== Material for this exercise ==

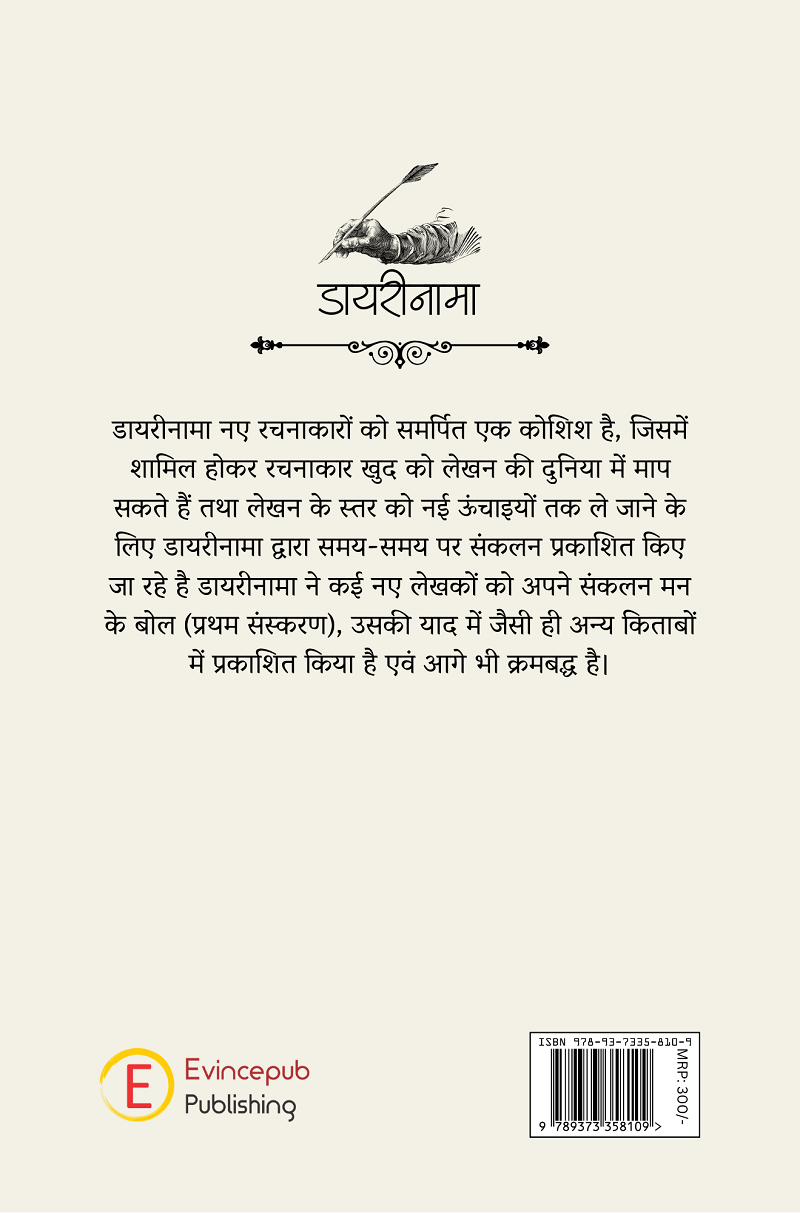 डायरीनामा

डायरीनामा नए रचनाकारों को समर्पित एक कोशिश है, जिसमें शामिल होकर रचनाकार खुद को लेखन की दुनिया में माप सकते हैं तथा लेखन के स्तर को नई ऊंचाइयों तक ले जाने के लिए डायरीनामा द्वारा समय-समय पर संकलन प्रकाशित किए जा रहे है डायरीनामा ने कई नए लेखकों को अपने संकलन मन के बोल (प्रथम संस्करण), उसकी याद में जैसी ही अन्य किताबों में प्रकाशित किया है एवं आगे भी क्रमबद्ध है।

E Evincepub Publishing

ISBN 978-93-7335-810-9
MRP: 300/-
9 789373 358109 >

===
== Material for this exercise ==

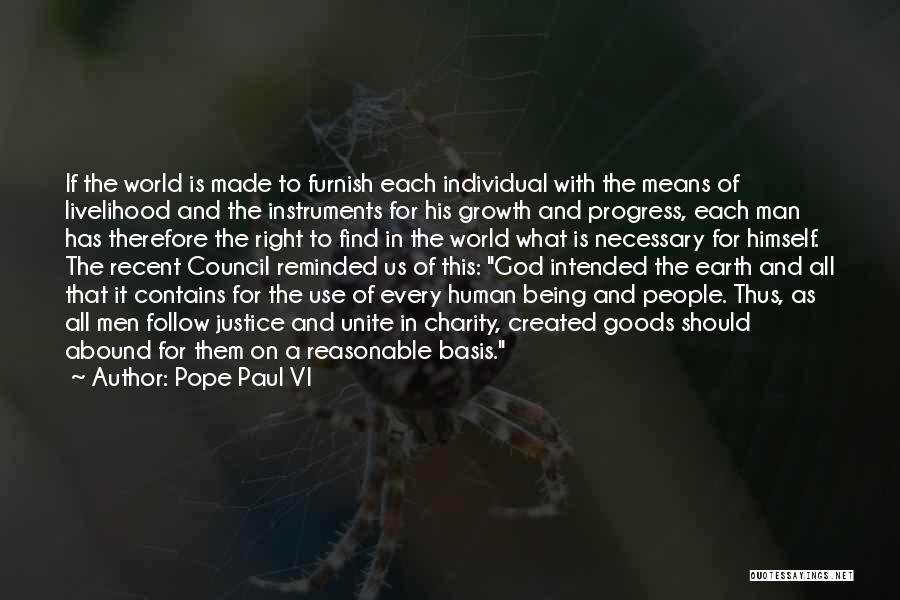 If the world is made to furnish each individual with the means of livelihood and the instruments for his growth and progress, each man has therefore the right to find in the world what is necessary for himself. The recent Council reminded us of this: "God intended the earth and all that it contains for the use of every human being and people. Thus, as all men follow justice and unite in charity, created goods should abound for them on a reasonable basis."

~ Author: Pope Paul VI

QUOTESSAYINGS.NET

===

Work required: In the listing above, find the line containing "E Evincepub Publishing" and the line containing "9 789373 358109 >", then quote both, plus every line between them, exactly as written.

Finished task:
E Evincepub Publishing

ISBN 978-93-7335-810-9
MRP: 300/-
9 789373 358109 >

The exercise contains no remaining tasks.